WHAT IS REQUIRED ::
Transcribe only what runs from the line including "order: Artiodactyla" through the last line of the entries, exactly as it appears.

[Start of section]

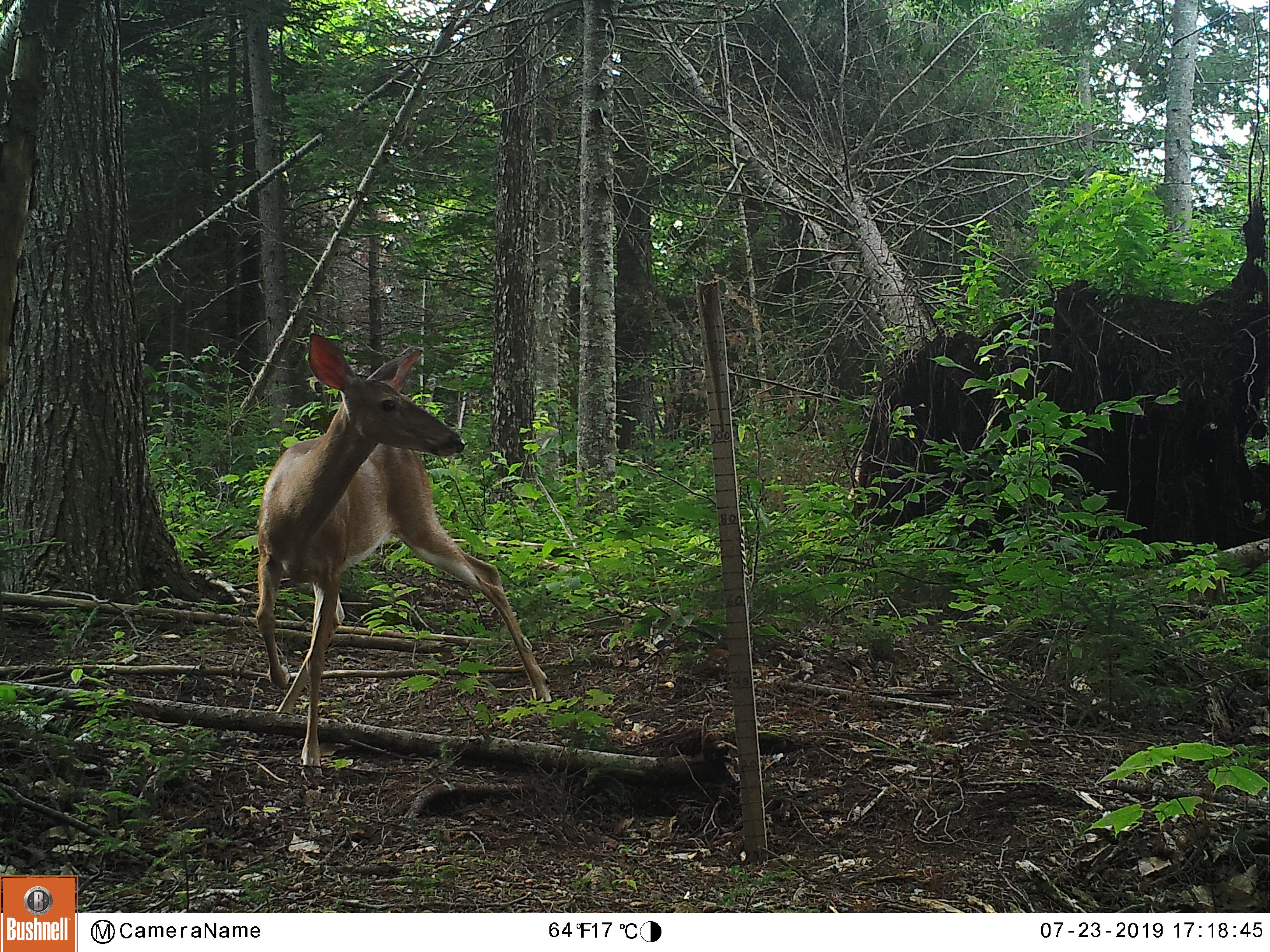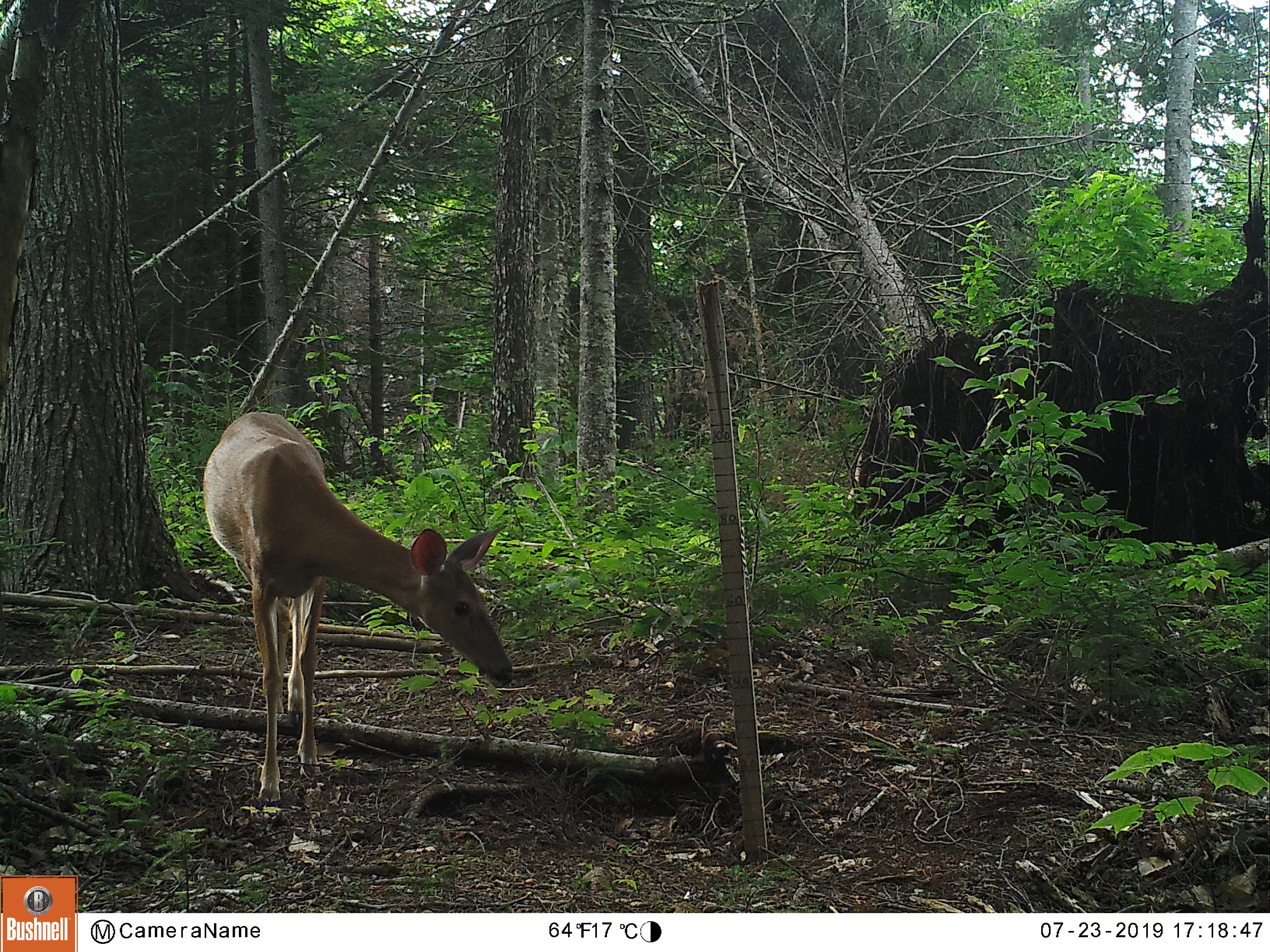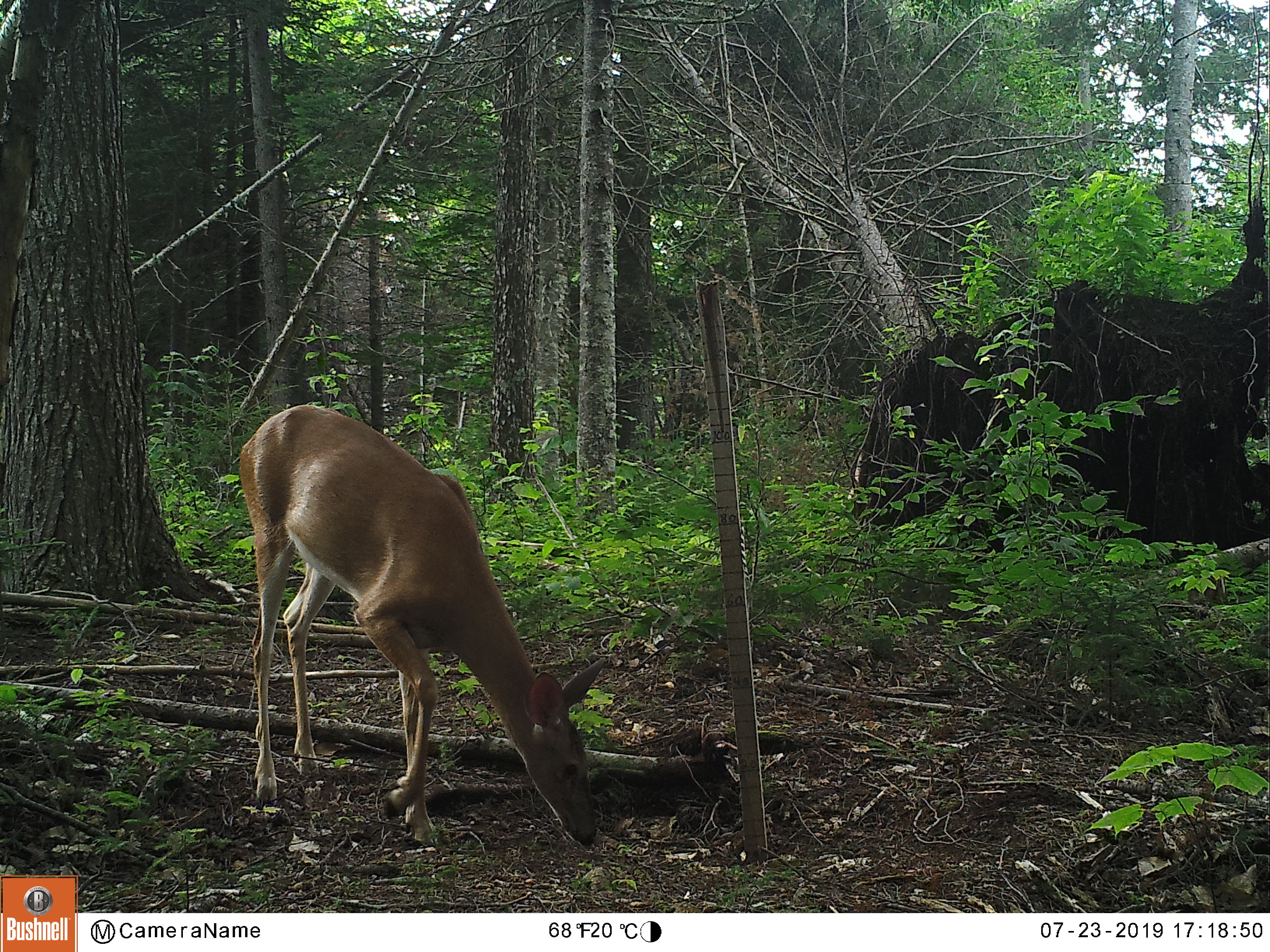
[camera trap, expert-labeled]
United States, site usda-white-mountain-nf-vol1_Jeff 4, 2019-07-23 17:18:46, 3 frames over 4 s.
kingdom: Animalia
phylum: Chordata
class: Mammalia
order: Artiodactyla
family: Cervidae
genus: Odocoileus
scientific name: Odocoileus virginianus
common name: white-tailed deer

[End of section]

ANSWER ::
order: Artiodactyla
family: Cervidae
genus: Odocoileus
scientific name: Odocoileus virginianus
common name: white-tailed deer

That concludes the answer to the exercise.